>>>
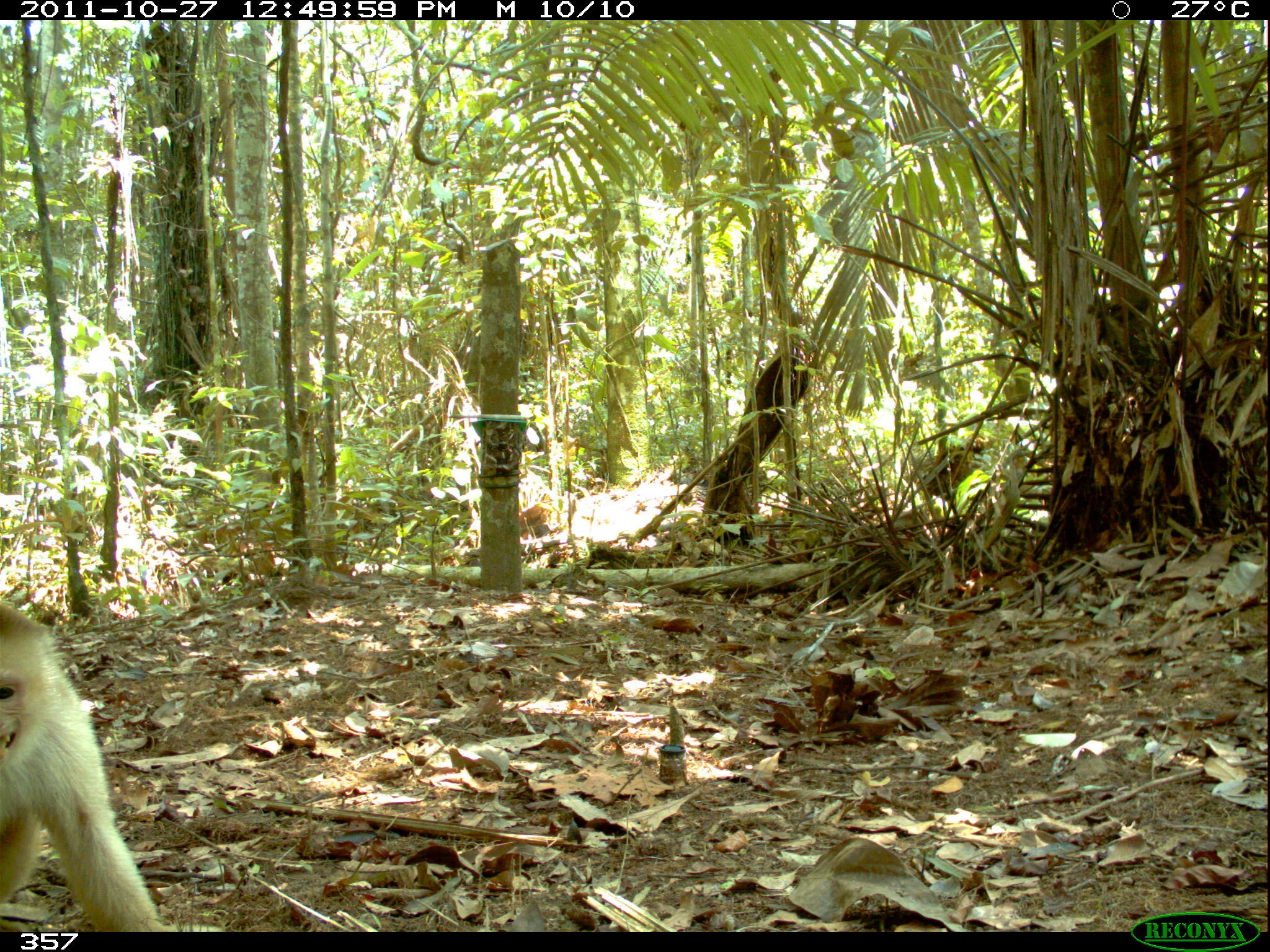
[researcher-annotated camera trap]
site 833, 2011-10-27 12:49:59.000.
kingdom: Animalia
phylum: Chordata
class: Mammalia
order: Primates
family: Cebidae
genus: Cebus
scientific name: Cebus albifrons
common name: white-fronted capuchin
<<<
How to complete this task ▸ Your answer must contain the full data, repeated exactly, without pictures.

Solution to this exercise ▸
[researcher-annotated camera trap]
site 833, 2011-10-27 12:49:59.000.
kingdom: Animalia
phylum: Chordata
class: Mammalia
order: Primates
family: Cebidae
genus: Cebus
scientific name: Cebus albifrons
common name: white-fronted capuchin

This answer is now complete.